Quel bonheur de retrouver mon territoire préféré. Arriver les mains
dans les poches, prendre un bateau sans rien d'autre que soi à gérer, se poser.
Enfin. Puis l'envie de marcher. Partir à l'envie plutôt qu'à l'aventure. Un
chemin en appelle un autre, je tourne ici plutôt que là, telles sont mes
randonnées ici. Respirer, marcher, se poser et contempler. J’ai goûté aux mûres
mures tout autant qu’aux silences, autres murmures.

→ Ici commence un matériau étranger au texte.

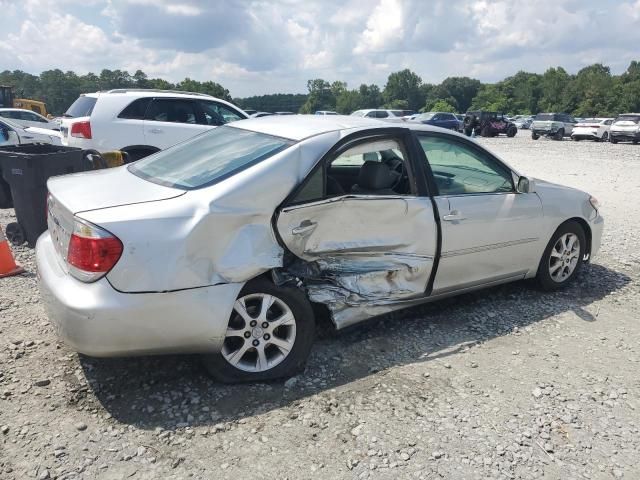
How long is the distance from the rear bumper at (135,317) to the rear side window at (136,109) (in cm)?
598

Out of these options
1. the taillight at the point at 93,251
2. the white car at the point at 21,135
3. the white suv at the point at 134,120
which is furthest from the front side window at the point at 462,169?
the white car at the point at 21,135

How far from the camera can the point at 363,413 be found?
3.07 m

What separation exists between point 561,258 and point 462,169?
1396 millimetres

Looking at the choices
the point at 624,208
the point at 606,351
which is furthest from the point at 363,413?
the point at 624,208

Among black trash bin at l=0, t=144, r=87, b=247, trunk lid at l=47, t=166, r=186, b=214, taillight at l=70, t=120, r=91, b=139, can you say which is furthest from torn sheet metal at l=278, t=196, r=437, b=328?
taillight at l=70, t=120, r=91, b=139

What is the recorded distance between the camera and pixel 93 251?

Partir par ces sentiers
cachés, loin de la foule des touristes, des vélos bruyants et des gens fermés.
Désormais on oublie l’humanité et la simplicité d’un bonjour. On roule, on zigzague,
on s’approprie tout. Un buisson, un chemin, un autre… Le silence. Enfin le
calme et les moments à soi. Respirer, marcher, découvrir d’autres chemins,
regarder au loin, être bien, tout simplement. Marcher, c'est aussi vider sa
tête, se perdre dans ses pensées. Les trier. Réfléchir. Remettre de
l'ordre. Se poser. Respirer. Ce mélange de sel et d'iode, ces odeurs de
terre, de roches, d'algues. Les yeux se promènent des vagues d'écume aux
rochers découpés, de cette lande reverdie, ces petites fleurs, ces goélands
posés avec leurs petits.
Qu'il est bon de retrouver son territoire, non pas celui qui vous a vu
naitre mais celui où vous voulez finir vos jours et reposer. Je sais désormais
où mes cendres descendront. Je connais cet endroit, à l'écart des foules, ce
repli de côte où l'océan se bat avec les rochers, où il se fracasse en gerbes
d'écumes devenant mille dentelles, où les goélands se posent pour admirer cette
force et cette tranquillité. Cet étonnant paradoxe d'un bout de terre perdu
dans l'océan, surchargé de monde aux beaux jours retrouvés mais où l'on arrive
encore à trouver des havres de paix. Reposer en paix. Dans un monde où le temps
semble la denrée la plus précieuse, où nos moyens de communications sont
devenus si intrusifs et si exclusifs, qu’il est bon de vivre sans réseau, sans
appel, sans rappel de ces futilités du monde. Oublier notre temps pour s’approprier
le nôtre, le temps à soi, le temps pour soi. Non ce n’est pas une séance d’une
heure, simplement une séance loin des horloges, loin des chronomètres, des
agendas trop remplis, des existences abstraites. S’asseoir sur les rochers et
écouter les vagues, entendre le cri des oiseaux, sentir le vent nous apporter
mille parfums. Mon corps respire, mon cœur se relâche, oui, c’est ici, ici que
mes poussières deviendront humides. Peut-être danseront-elles dans les vagues,
peut-être iront elles cogner les rocher, peut-être couleront-elles au fond des
abimes. En tout cas, elles auront des gerbes d’écumes comme simple floraison,
elles se berceront de ces sons uniques, elles retrouveront les chemins de
liberté où aujourd’hui je goûte à ma liberté. Liberté d’aller et de venir, de n’être
plus prisonnier d’un système en 5G, liberté d’éteindre la machine, d’être là et
de respirer.
Je sais désormais où mes cendres descendront.